▶ [What is asked]
Reproduce each of the following records word for word, leaving nothing out and changing nothing.

=== Given records ===

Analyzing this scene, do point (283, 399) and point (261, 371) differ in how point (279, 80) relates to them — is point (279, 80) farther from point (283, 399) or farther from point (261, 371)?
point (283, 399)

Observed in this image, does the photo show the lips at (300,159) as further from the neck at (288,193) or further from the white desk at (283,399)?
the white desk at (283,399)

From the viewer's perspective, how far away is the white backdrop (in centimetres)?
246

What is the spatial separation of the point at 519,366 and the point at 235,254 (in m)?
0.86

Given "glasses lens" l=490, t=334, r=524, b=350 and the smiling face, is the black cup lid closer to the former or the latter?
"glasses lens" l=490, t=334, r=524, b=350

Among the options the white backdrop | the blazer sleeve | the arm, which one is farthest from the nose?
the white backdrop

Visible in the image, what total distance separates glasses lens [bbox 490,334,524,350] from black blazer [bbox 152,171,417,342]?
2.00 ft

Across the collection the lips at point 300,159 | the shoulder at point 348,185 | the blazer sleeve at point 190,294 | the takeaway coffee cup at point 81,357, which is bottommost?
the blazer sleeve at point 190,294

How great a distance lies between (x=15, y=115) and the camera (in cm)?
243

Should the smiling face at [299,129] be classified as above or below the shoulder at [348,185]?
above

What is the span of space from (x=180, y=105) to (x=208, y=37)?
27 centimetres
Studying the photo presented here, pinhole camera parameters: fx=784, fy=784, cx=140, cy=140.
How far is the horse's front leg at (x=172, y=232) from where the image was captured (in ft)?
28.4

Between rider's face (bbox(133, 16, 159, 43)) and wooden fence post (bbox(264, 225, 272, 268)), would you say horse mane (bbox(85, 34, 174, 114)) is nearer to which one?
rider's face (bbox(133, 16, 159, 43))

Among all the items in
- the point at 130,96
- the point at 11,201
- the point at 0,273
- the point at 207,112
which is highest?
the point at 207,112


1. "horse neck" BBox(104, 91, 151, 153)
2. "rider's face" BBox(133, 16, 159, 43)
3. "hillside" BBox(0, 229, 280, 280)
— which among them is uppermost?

===

▶ [The reply]
Analyzing this scene, do point (283, 399) and point (261, 371) differ in how point (279, 80) relates to them — is point (279, 80) farther from point (283, 399) or farther from point (261, 371)?
point (283, 399)

Observed in this image, does the photo show the lips at (300,159) as further from the neck at (288,193) or further from the white desk at (283,399)?
the white desk at (283,399)

From the viewer's perspective, how far away is the white backdrop (in centimetres)?
246

What is the spatial separation of the point at 519,366 and the point at 235,254 (in m)?
0.86

Given "glasses lens" l=490, t=334, r=524, b=350 and the smiling face, is the black cup lid closer to the former or the latter?
"glasses lens" l=490, t=334, r=524, b=350

Among the options the white backdrop | the blazer sleeve | the arm, which one is farthest from the nose?
the white backdrop

Visible in the image, what total distance separates glasses lens [bbox 490,334,524,350] from black blazer [bbox 152,171,417,342]?
2.00 ft

Across the collection the lips at point 300,159 | the shoulder at point 348,185 | the blazer sleeve at point 190,294 | the takeaway coffee cup at point 81,357, which is bottommost?
the blazer sleeve at point 190,294

How great a distance lies between (x=15, y=115) and the camera (in cm)?
243

Should the smiling face at [299,129] be classified as above or below the shoulder at [348,185]?
above

What is the span of space from (x=180, y=105) to (x=208, y=37)?
27 centimetres
Studying the photo presented here, pinhole camera parameters: fx=784, fy=784, cx=140, cy=140.
How far is the horse's front leg at (x=172, y=232) from where the image was captured (in ft)?
28.4

Between rider's face (bbox(133, 16, 159, 43)) and wooden fence post (bbox(264, 225, 272, 268)), would you say horse mane (bbox(85, 34, 174, 114)) is nearer to which one?
rider's face (bbox(133, 16, 159, 43))

Among all the items in
- the point at 130,96
- the point at 11,201
- the point at 0,273
- the point at 207,112
which is highest?
the point at 207,112


1. "horse neck" BBox(104, 91, 151, 153)
2. "rider's face" BBox(133, 16, 159, 43)
3. "hillside" BBox(0, 229, 280, 280)
— which among them is uppermost?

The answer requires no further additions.